Test on week 22

Computer Science 3 - 2007 - Test on Prac 22 - Solutions

This should take no longer than about 35 minutes and is simply intended to probe whether you have understood the material in the prac questions. You may use your textbook if you think it will help. Answer on the questions sheet (4 sides).

This test was not well done. Clearly the IS project had a bad effect on far too many people's CS studies this week. Please make sure you study these solutions carefull, and if you don't understand, come and ask for help.

1. Sorry, I am getting past it and have forgotten again. What are your name (surname) and student number? [1]

Pat (Terry) 63T0844

2. A very quick and dirty solution to the stack assembler grammar was picked out of the rubbish bin early this morning. The PRODUCTIONS section read

   PRODUCTIONS
     Program = { Statement } .
     Statement = [ [ "{" ] number [ "}" ] ] Opcode [ number | string | word ] EOL .
     Opcode = "LDA" | "LDV" | "BZE" | (* all the rest were there ... *)
              "STO" | "INPI" | "PRNS" .
   END Program.

What critical message do you think the marker would have scribbled on this, if it had been handed in? (Assume that the TOKENS, COMMENTS, CHARACTERS and IGNORE sections are correct - focus your attention simply on the PRODUCTIONS as given here). [3]

Clearly this one, at least, had been encountered in the practical itself. The worst problem is that no distinction is drawn between the various classes of opcode and as this is so easily specified, it should have been done. A lesser problem is that the optional numbers at the start of a line could have appeared between unbalanced braces. Lastly, the grammar did not allow for statements to be properly labelled.

Here is one better solution; there are plenty more like it.

      PRODUCTIONS
        Program     = { [ Statement ] EOL } .
        Statement   = [ CodeAddress ] [ word ] Operation .
        Operation   =   Opcode1
                      | Opcode2 number
                      | Opcode3 ( number | word )
                      | Opcode4 string .
        Opcode1     = "STO" | "INPI" | "LDV" (* all the ones like this *) .
        Opcode2     = "LDC" | "LDA"  (* all the ones like that *) .
        Opcode3     = ( "BZE" | "BRN" ) ( number | word ) .
        Opcode4     = "PRNS" .
        CodeAddress = number | "{" number "}" .
      END Program.

3. Consider the following grammar expressed in EBNF for describing the progress of an excellent compiler course offered at a University Near You:

Course = Introduction Section { Section } Conclusion .
Introduction = "handout" [ "lecture" ] .
Section = { "lecture" | "practical" "test" | "tutorial" | "handout" } "test" .
Conclusion = [ "panic" ] "examination" .

(a) Is this an LL(1) grammar? If not, where does it break the rules? [3]

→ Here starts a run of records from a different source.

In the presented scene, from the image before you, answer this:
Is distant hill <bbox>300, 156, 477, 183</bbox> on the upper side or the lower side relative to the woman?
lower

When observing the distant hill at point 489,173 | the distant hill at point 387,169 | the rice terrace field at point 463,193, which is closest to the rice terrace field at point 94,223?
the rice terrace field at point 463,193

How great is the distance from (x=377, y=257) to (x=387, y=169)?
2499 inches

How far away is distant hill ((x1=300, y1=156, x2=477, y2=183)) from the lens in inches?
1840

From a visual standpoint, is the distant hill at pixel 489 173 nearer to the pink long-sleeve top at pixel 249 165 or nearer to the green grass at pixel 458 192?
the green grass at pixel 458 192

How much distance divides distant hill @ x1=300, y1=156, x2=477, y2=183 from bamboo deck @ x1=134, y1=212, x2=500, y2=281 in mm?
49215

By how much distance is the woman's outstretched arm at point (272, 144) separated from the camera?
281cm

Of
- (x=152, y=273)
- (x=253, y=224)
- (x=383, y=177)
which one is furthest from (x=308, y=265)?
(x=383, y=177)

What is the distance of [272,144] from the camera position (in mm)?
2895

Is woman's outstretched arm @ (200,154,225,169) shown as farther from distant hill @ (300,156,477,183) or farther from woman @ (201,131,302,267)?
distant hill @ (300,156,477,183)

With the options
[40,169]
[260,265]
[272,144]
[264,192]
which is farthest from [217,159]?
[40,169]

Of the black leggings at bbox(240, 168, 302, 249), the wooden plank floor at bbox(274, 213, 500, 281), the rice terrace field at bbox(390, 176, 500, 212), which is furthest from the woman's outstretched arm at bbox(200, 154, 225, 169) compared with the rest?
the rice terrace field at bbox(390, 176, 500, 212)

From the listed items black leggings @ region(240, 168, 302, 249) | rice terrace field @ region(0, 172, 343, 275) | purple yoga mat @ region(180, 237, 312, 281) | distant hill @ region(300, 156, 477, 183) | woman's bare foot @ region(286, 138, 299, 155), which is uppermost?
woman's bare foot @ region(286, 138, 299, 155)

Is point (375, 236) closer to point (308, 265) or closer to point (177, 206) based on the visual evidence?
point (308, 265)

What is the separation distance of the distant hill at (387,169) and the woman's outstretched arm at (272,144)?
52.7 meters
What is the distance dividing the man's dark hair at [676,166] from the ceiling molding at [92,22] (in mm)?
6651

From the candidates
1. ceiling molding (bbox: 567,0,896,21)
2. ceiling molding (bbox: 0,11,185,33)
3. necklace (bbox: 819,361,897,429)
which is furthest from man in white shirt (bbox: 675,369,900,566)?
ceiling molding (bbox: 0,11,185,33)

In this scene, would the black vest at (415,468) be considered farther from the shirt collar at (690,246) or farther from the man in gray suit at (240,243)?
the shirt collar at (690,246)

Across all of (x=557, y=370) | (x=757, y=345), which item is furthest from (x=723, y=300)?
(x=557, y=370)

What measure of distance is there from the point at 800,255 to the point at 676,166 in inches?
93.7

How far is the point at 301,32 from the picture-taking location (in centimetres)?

Most people seemed to see that this was not an LL(1) grammar, but did not do the analysis correctly The component [ "lecture" ] in Introduction is nullable, and

FIRST( [ "lecture" ] ) = { "lecture" },

while

FOLLOW( [ "lecture" ] ) = { "lecture" , "practical", "tutorial" , "handout" , "test" }.

Note that Introduction is NOT nullable (many people thouhght it was), and that there is no problem with the nullable component of Section, or with the nullable component within Conclusion. Some students said that because a Section could start with "practical" "test" and be followed by "test" that the grammar was non LL(1), but this is not true. Be careful where and how you test Rule 2.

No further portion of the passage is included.